[Begin Supplied passage]

# Weight please



## Maggies mom (Jan 6, 2006)

It does vary, but Both Abbie and Maggie at 8 months were in the 50's.


----------



## MycrazyGoldengang (Jan 15, 2008)

Am i right in saying about 25/28kilos????


----------



## Oaklys Dad (Dec 28, 2005)

By my calcs that is 22.727272727272 Kilos for Abbie and Maggie.


----------



## Bailey & Bentley (Feb 25, 2007)

I would think in the 50's somewhere should be a normal weight. It depends on the dog though.


----------



## BeauShel (May 20, 2007)

I dont really know but wanted to say Welcome Steve.


----------



## missmarstar (Jul 22, 2007)

my Sam (male) is 8.5 months and at the vet the other day he weighed 50.2 lbs... so i guess.. 22.77 kilos. he is VERY lean and skinny though, so he could be slightly under the average for that age. and of course he is a male, not female.


----------



## Daisy n Me (May 17, 2007)

I'm trying to remember how much Daisy weighed then... she was 65 lbs when she was 7 months old. I googled a conversion and that's 29.5 kilos. She's always been lean looking, but I guess she's a little big? She's 75 lbs now and not yet 11 months.


----------



## MycrazyGoldengang (Jan 15, 2008)

Thank you to everyone who replied.

My only concern was to get feedback from people, i know these dogs can easily put weight on so i wanted to make sure ELLE got a good start in life.
PS she is known as ELLE BELLY.

Also loves watching television, and loves the Dog whisperer. Keeps her amused for ages.
Only wish she would take more notice of the training given. Ha Ha 
Steve


----------



## lovealways_jami (Apr 17, 2007)

Diesel was also 65 LBS at 8 months... it def depends on the dog...


----------



## MycrazyGoldengang (Jan 15, 2008)

Just had EELE weighed at the local vets and she weighed 27 kg, so i am taking her weight as about right. But i will be keeping a close eye on her.
Steve


----------



## 2Retrievers222 (Sep 5, 2007)

Age:*00* years *08 Months* 

*Total golden retrievers with these age to weight combinations: **78 
Average Weight in this group is: 54.7*


----------

[End Supplied passage]

- Short task A -
Answer these from the dog-weight thread:
(i) What did missmarstar's Sam weigh at the vet, in pounds?
(ii) What did Steve's dog weigh at the local vets?
(iii) What average weight is listed for the group of 78 golden retrievers?
The dog-weight thread and the records are unrelated to each other.

[Begin Entries shown]

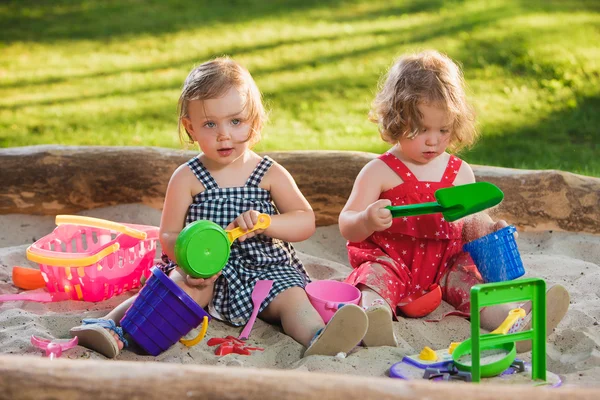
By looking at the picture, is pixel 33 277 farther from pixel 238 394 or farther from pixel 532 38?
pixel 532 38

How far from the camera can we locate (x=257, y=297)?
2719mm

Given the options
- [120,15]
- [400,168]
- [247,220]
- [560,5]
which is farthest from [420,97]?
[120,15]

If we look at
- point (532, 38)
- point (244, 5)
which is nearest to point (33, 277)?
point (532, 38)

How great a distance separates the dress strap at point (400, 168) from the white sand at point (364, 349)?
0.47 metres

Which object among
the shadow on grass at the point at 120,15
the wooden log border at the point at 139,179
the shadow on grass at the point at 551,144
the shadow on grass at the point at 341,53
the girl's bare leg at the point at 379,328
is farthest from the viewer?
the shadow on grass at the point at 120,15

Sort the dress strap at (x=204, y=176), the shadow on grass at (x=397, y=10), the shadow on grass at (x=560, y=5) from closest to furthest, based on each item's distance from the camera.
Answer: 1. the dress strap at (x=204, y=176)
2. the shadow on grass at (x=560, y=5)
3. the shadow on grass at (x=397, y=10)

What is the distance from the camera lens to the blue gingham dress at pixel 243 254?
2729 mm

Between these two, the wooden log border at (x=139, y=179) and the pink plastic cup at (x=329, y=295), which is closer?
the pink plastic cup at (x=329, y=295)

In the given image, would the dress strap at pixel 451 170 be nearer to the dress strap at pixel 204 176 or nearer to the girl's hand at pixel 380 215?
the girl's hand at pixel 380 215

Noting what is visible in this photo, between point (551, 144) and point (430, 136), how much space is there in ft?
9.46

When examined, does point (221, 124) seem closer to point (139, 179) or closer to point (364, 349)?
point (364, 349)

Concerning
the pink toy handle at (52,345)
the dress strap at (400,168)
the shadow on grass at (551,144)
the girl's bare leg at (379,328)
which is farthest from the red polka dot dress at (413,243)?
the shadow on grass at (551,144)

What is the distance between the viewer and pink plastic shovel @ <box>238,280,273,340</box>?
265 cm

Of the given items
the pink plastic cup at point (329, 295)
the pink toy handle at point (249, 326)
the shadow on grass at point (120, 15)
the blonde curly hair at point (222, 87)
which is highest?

[End Entries shown]

- Short task B -
Please collect every line in the records that contains the string "bare".

- Expected answer A -
(i) 50.2 lbs
(ii) 27 kg
(iii) 54.7

- Expected answer B -
the girl's bare leg at the point at 379,328
the girl's bare leg at (379,328)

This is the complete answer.